Switch every "furthest" in the rows below to "farthest", and write all the lines out again with nothing else changed.

─── Entries shown ───

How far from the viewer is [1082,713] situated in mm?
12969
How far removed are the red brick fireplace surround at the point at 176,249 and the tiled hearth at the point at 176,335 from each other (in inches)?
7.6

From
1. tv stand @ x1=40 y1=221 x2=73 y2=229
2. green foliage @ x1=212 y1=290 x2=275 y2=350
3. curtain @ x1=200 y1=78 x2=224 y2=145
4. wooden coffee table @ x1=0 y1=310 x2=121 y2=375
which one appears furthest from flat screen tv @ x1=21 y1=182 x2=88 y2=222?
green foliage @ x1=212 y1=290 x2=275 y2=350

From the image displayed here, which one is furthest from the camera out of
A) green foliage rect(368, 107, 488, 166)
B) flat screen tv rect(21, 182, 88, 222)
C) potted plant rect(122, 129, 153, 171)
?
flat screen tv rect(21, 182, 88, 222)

───

- [In response]
How far from the viewer is [1082,713] situated in mm?
12969
How far removed are the red brick fireplace surround at the point at 176,249 and the tiled hearth at the point at 176,335 from each other (in inches)?
7.6

From
1. tv stand @ x1=40 y1=221 x2=73 y2=229
2. green foliage @ x1=212 y1=290 x2=275 y2=350
3. curtain @ x1=200 y1=78 x2=224 y2=145
4. wooden coffee table @ x1=0 y1=310 x2=121 y2=375
which one appears farthest from flat screen tv @ x1=21 y1=182 x2=88 y2=222?
green foliage @ x1=212 y1=290 x2=275 y2=350

From the image displayed here, which one is farthest from the camera out of
A) green foliage rect(368, 107, 488, 166)
B) flat screen tv rect(21, 182, 88, 222)
C) potted plant rect(122, 129, 153, 171)
?
flat screen tv rect(21, 182, 88, 222)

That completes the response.